**EXERCISE AIM**
Quote verbatim the lines from the line containing "What is the distance" to the line containing "5. the white", including both of those lines.

━━━━━ GIVEN INFORMATION ━━━━━

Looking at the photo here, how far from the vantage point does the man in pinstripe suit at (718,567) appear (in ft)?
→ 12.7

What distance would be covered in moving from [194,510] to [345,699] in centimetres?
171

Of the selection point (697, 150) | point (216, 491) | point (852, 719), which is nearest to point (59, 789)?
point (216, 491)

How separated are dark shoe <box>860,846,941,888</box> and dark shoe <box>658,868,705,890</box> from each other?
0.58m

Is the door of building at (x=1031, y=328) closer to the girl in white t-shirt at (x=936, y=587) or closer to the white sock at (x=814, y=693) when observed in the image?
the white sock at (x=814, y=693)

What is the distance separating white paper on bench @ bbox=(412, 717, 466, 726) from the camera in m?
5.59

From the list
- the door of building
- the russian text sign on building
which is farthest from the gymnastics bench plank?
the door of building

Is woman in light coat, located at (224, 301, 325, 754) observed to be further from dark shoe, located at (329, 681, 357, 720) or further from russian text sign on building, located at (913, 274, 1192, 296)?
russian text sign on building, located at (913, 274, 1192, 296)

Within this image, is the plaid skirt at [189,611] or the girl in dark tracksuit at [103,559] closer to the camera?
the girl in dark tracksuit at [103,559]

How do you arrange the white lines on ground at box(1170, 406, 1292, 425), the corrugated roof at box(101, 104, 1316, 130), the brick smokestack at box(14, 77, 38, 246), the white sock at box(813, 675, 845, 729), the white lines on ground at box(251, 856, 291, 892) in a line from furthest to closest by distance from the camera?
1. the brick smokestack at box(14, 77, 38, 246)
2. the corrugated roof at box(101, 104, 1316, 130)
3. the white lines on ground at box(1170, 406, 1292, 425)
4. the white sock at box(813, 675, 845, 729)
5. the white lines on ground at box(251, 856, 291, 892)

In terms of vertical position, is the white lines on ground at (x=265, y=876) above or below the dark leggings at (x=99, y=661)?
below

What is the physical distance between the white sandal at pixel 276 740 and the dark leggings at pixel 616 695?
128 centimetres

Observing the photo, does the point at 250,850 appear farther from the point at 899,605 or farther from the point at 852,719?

━━━━━

**WRITTEN REPLY**
What is the distance separating white paper on bench @ bbox=(412, 717, 466, 726) from the camera in m?
5.59

From the list
- the door of building
- the russian text sign on building
which is farthest from the gymnastics bench plank?
the door of building

Is woman in light coat, located at (224, 301, 325, 754) observed to be further from dark shoe, located at (329, 681, 357, 720) or further from russian text sign on building, located at (913, 274, 1192, 296)?
russian text sign on building, located at (913, 274, 1192, 296)

Within this image, is the plaid skirt at [189,611] or the girl in dark tracksuit at [103,559] closer to the camera?
the girl in dark tracksuit at [103,559]

How do you arrange the white lines on ground at box(1170, 406, 1292, 425), the corrugated roof at box(101, 104, 1316, 130), the brick smokestack at box(14, 77, 38, 246), the white sock at box(813, 675, 845, 729), the white lines on ground at box(251, 856, 291, 892) in a line from furthest to closest by distance from the camera?
1. the brick smokestack at box(14, 77, 38, 246)
2. the corrugated roof at box(101, 104, 1316, 130)
3. the white lines on ground at box(1170, 406, 1292, 425)
4. the white sock at box(813, 675, 845, 729)
5. the white lines on ground at box(251, 856, 291, 892)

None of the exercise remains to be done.